Since Sandy hit last week, more than 317,000 people have registered with FEMA for financial help and the agency has approved more than $300 million in emergency aid. In New York and New Jersey, FEMA has determined that more than 101,000 people are eligible for temporary housing at hotels or motels in the region but it's unclear exactly how many people are taking advantage of that option.
More than 56,000 people have also been ruled eligible for FEMA's individual and households program, which provides money for renting a new place or housing repairs.
Fugate said some people who have been forced out of their homes have sought shelter at hotels as far away as Albany.
FEMA was widely criticized for using trailers after Hurricanes Katrina and Rita devastated New Orleans and parts of the Gulf Coast in 2005 after many of those trailers were later found to contain toxic levels of formaldehyde.
A class-action settlement agreement in a federal lawsuit over the trailers earlier this year called for around two dozen companies that manufactured trailers distributed in that emergency to pay a total of $37.5 million to resolve claims from residents housed in the trailers.

(Listed records):
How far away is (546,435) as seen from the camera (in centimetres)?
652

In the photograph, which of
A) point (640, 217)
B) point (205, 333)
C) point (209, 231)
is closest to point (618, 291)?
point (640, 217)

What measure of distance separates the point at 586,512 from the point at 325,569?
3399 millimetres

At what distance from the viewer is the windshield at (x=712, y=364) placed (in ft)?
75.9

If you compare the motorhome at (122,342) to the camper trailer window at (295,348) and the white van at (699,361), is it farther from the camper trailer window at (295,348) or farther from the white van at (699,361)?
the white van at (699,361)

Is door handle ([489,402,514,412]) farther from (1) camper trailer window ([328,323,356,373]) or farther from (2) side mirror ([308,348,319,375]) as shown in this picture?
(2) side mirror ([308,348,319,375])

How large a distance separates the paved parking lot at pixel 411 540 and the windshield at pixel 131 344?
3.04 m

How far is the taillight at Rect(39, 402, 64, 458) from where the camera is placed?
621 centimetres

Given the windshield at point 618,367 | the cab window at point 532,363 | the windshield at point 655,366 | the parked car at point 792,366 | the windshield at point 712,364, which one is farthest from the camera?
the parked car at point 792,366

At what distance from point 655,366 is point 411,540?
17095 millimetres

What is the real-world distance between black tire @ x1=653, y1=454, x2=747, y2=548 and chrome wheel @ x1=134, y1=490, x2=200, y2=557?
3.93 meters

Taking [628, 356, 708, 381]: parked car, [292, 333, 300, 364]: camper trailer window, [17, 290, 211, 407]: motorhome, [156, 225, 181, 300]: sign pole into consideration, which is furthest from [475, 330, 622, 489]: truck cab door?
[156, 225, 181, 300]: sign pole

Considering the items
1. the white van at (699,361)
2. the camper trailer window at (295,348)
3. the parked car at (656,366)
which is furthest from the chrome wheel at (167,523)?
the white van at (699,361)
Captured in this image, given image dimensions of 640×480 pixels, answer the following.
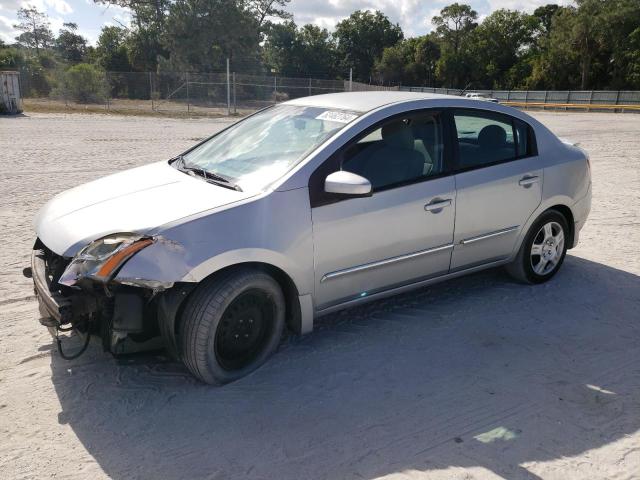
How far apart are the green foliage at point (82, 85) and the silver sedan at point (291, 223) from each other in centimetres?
2941

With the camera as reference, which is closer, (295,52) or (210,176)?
(210,176)

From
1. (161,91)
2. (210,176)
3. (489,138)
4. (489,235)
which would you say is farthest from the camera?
(161,91)

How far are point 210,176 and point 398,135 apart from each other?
138 centimetres

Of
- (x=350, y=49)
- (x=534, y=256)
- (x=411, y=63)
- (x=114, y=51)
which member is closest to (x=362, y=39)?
(x=350, y=49)

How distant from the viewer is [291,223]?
11.1ft

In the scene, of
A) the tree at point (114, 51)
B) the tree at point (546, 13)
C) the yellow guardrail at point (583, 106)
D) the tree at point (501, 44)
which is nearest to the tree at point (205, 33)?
the tree at point (114, 51)

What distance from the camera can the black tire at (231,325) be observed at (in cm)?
316

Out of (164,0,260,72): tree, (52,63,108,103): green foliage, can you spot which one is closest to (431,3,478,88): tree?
(164,0,260,72): tree

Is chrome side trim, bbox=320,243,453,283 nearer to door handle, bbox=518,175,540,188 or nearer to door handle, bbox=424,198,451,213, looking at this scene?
door handle, bbox=424,198,451,213

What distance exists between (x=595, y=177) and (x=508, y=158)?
683 cm

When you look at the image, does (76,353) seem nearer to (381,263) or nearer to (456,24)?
(381,263)

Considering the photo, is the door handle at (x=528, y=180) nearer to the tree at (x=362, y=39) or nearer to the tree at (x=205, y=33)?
the tree at (x=205, y=33)

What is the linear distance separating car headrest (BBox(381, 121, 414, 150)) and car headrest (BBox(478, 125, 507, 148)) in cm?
73

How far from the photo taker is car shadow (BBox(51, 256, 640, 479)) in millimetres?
2787
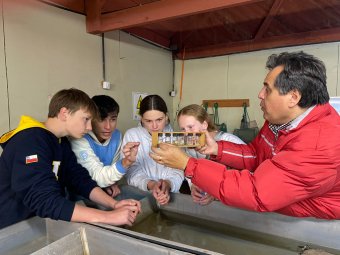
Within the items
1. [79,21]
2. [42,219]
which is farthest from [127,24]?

(Activity): In the excerpt about FEMA's response to Sandy, what total did the trailer manufacturers agree to pay in the class-action settlement?

(Result of the exercise): $37.5 million